Written byBilly Mitchell
Businesses, governments and other organizations are more trusting of cloud computing than ever before, but still have doubts about providers’ ability to secure sensitive information in the public cloud, according to a new report Thursday.
A 77-percent majority of respondents told Intel Security they trust cloud computing more than they did a year ago. That said, only 13 percent of the participating 1,200 cloud security “decision makers” from around the world said they “completely trust public cloud providers to secure sensitive data,” according to the new report, “Blue Skies Ahead? The State of Cloud Adoption,” released at Intel Security’s Security through Innovation Summit, produced by FedScoop.
Improving trust in the cloud, primarily through education, is imperative to driving its adoption, Intel Security argues in the report, especially because during the next 16 months, 80 percent of IT budgets are expected to go to cloud computing.
“This is a new era for cloud providers,” said Raj Samani, Intel Security’s chief technology officer for Europe, the Middle East and Africa.
“We are at the tipping point of investment and adoption, expanding rapidly as trust in cloud computing and cloud providers grows. As we enter a phase of wide-scale adoption of cloud computing to support critical applications and services, the question of trust within the cloud becomes imperative. This will become integral into realizing the benefits that cloud computing can truly offer.”

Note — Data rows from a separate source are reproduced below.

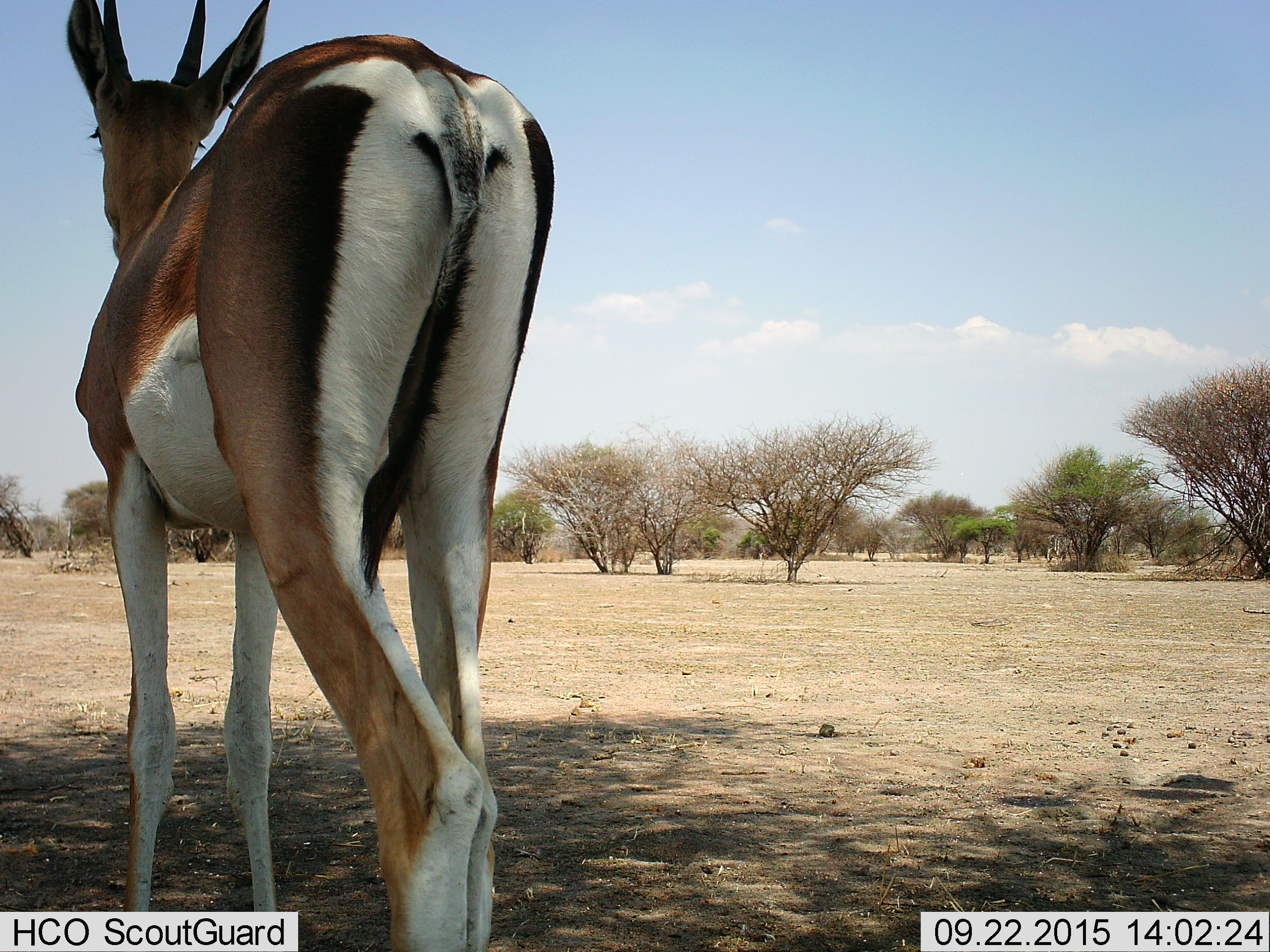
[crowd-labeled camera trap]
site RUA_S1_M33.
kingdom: Animalia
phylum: Chordata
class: Mammalia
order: Artiodactyla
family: Bovidae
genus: Nanger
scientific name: Nanger granti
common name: grant's gazelle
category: gazellegrants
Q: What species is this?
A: Gazellegrants (grant's gazelle) (Nanger granti).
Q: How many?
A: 1.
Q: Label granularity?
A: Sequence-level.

There’s also an opportunity to better inform the C-suite about the security risks present in the cloud, as just 34 percent of respondents felt senior management completely understands existing threats.
Another example of the lack of understanding about cloud security: 72 percent of survey respondents listed compliance as their primary concern in cloud deployments, but just 13 percent knew whether or nor their organizations stored sensitive information in the cloud.
“The cloud is the future for businesses, governments and consumers,” said Jim Reavis, CEO of the Cloud Security Alliance. “Security vendors and cloud providers must arm customers with education and tools, and cultivate strong relationships built on trust, in order to continue the adoption of cloud computing platforms. Only then can we completely benefit from the advantages of the cloud.”